After I explained this to a friend with whom I was working, he coined a new slogan: "Feldenkrais--come as you are!"

Another friend, when I quoted Erin in a weekly class, asked, "But who locates the authority within oneself? Who has the authority to do that?"

The picture above, from an interesting article in the New York Times, may illustrate a partial answer to this question. The sign is there. But the directions in it are blank. The method creates a formal process through which you can discover your own authority. In order to create the space to experience discovery, you follow the framework of the lessons, but the content is your own. Dennis Leri describes this process in a recent interview, when discussing the work of renowned hypnotherapist Milton Erickson:
Erickson used what we call metonymical distinctions. So he would say “a man came to me today”--doesn’t say what kind of man, right? So automatically, you’re filling in content...you’re thinking, OK, not a woman, a man. So he says, “46 years old...married...6 kids...the eldest two in jail...the wife works two jobs.” In other words, he doesn’t say “The guy’s a slacker.” He doesn’t give you an interpretation. As you go along you end up filling it in.

Dennis Leri, Interview with Ryan Nagy
Dennis goes on to say that an Awareness through Movement lesson does much the same thing. The teacher (or facilitator--more on that later) asks, "Where do you feel changes?" rather than saying "Your left shoulder should now be pressing into the floor more." You fill in the answers yourself--the content is your own. More subtly, the teacher instructs you to do a movement involving the right side, then on the left side. You compare the sides and discover a wealth of new content--new sensory, intellectual, kinesthetic, and emotional information. You have a more complete sense of yourself on many different levels, and you have discovered that sense, rather than being told by someone what you should feel.

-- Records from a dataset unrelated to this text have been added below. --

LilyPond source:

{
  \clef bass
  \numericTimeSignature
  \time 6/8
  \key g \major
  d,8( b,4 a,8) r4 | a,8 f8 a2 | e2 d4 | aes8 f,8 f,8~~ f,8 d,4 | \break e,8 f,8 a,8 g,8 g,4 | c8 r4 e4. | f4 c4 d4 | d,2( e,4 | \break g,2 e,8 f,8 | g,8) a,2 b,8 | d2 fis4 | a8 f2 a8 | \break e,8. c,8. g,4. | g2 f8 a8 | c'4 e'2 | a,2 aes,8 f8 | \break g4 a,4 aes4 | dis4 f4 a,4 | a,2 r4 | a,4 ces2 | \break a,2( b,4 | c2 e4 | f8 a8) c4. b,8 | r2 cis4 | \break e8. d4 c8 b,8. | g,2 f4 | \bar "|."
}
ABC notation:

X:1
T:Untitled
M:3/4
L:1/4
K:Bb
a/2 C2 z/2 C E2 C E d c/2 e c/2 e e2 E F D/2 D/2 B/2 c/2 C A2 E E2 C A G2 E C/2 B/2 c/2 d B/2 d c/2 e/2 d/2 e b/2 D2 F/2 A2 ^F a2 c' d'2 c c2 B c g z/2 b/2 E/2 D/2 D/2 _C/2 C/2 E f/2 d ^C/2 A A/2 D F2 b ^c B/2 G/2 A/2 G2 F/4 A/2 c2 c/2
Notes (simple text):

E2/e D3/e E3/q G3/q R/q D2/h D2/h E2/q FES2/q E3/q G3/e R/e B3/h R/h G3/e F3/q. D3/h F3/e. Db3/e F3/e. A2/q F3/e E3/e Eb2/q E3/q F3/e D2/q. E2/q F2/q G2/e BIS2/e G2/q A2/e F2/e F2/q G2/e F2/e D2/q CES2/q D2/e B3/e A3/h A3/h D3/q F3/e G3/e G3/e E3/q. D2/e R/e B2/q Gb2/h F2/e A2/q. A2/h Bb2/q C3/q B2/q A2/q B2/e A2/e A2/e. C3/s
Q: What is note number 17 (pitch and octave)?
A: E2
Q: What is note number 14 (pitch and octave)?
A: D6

This is why the words teacher, student, and lesson are misleading. Ilana Nevill writes about this incongruence in the most recent Feldenkrais Journal:
Our students lie in a rather vulnerable position on the floor while we as teachers tower above them, guiding and instructing them to become more aware of having a choice: either to remain dependent on what others tell them or to assume personal authority in discovering what is right and good on their own.

Ilana Neville, "Toward a Culture of Mutual Learning," Feldenkrais Journal No. 22
This can lead to an expectation of more passive learning, while in reality Awareness through Movement creates the space for you to learn actively and own what you learn. Nevill prefers to use language such as dialogue, play, exploration, partners in learning.

Feldenkrais: Come as you are! Explore, play with options, make discoveries. Leave subtly transformed, with a new sense of yourself, but feeling even more deeply you.